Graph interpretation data
↓

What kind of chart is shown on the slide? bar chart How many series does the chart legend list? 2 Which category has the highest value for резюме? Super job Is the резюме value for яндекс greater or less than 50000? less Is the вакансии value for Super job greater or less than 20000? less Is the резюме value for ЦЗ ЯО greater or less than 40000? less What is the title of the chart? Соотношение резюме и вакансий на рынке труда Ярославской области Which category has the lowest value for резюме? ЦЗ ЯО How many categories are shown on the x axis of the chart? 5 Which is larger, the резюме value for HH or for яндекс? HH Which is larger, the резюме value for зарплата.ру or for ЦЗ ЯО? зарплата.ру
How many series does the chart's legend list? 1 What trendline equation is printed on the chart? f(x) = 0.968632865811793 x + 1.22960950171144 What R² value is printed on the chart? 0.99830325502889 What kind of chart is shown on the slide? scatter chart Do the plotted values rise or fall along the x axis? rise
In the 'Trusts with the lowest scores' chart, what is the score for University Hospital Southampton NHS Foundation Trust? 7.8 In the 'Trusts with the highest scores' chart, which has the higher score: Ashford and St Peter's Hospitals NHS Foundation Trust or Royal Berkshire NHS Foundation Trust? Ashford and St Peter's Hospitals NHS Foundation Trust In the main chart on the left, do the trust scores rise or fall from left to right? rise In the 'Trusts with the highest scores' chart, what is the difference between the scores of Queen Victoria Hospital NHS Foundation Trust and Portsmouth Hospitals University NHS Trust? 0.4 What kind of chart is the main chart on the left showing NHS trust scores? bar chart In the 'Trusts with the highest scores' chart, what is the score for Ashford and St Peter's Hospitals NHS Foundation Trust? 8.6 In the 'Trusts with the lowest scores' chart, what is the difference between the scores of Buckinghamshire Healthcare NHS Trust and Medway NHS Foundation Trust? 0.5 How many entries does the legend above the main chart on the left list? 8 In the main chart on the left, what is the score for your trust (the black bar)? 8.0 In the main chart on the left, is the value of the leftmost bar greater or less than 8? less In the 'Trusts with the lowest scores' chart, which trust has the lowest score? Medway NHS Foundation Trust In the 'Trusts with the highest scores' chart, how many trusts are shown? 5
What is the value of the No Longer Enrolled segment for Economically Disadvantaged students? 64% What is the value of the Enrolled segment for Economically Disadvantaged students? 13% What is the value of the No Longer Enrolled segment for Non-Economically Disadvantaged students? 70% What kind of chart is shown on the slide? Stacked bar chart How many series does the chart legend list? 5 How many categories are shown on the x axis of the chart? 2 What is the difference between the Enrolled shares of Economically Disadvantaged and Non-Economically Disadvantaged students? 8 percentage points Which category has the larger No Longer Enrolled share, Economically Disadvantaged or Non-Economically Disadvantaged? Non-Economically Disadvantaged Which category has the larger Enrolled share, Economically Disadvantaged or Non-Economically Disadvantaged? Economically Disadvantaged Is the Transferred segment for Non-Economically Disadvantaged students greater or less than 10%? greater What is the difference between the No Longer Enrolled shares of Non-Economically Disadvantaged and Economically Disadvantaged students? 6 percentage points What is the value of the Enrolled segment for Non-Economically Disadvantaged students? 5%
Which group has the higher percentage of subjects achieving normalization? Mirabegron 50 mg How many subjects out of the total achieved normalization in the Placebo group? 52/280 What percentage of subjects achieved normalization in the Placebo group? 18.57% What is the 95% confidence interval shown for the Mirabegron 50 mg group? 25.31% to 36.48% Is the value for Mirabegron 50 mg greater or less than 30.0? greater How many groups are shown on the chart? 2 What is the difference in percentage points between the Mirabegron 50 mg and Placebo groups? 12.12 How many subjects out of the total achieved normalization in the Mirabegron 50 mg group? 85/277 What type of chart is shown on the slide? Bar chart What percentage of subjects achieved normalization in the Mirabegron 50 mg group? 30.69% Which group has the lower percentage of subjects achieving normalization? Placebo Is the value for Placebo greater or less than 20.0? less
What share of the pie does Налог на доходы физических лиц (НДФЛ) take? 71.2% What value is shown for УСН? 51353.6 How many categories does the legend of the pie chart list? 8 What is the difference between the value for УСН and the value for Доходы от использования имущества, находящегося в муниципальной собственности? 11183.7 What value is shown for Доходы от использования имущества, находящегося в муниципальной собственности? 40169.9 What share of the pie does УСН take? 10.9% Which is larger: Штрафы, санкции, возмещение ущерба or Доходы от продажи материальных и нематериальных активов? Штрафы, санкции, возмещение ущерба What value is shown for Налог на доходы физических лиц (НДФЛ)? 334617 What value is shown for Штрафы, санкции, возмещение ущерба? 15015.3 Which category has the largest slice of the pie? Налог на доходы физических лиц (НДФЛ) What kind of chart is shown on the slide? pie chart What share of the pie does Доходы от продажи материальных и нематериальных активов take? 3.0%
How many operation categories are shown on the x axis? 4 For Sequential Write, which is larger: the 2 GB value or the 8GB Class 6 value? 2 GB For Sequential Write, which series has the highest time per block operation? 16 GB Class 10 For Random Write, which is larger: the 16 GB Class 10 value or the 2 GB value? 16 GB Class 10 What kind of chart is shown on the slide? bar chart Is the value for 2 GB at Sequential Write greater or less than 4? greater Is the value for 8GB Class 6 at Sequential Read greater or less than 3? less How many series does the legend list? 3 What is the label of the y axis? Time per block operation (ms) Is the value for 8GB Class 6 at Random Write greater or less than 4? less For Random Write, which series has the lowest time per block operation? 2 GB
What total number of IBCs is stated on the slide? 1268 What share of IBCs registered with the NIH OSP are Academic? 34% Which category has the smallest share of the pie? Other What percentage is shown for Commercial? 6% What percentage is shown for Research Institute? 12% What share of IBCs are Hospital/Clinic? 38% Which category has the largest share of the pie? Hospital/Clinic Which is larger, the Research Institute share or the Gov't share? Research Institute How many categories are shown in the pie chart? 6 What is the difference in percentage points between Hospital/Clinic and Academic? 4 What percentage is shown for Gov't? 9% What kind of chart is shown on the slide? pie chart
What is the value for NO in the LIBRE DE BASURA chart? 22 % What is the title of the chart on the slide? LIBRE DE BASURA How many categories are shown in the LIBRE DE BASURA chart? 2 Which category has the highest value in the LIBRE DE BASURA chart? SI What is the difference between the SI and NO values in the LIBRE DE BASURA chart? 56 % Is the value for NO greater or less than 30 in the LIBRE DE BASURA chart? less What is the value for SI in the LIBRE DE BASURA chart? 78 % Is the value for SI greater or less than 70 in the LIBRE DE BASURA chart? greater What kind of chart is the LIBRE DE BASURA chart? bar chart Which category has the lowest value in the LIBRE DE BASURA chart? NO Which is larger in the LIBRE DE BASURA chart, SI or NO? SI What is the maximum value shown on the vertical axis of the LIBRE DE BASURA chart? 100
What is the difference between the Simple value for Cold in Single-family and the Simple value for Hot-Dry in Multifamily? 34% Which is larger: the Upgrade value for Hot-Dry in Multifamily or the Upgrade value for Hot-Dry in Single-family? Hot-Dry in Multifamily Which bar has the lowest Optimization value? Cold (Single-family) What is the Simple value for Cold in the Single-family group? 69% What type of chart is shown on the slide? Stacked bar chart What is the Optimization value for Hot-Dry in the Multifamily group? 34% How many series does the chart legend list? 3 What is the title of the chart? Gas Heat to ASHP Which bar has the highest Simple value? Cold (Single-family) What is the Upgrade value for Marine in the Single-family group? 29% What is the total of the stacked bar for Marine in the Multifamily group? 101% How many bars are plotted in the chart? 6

↑

Instruction
Could you write out the entries exactly, starting at the beginning and ending after the line that contains "How many series does the chart's"?

Task solution
What kind of chart is shown on the slide? bar chart How many series does the chart legend list? 2 Which category has the highest value for резюме? Super job Is the резюме value for яндекс greater or less than 50000? less Is the вакансии value for Super job greater or less than 20000? less Is the резюме value for ЦЗ ЯО greater or less than 40000? less What is the title of the chart? Соотношение резюме и вакансий на рынке труда Ярославской области Which category has the lowest value for резюме? ЦЗ ЯО How many categories are shown on the x axis of the chart? 5 Which is larger, the резюме value for HH or for яндекс? HH Which is larger, the резюме value for зарплата.ру or for ЦЗ ЯО? зарплата.ру
How many series does the chart's legend list? 1 What trendline equation is printed on the chart? f(x) = 0.968632865811793 x + 1.22960950171144 What R² value is printed on the chart? 0.99830325502889 What kind of chart is shown on the slide? scatter chart Do the plotted values rise or fall along the x axis? rise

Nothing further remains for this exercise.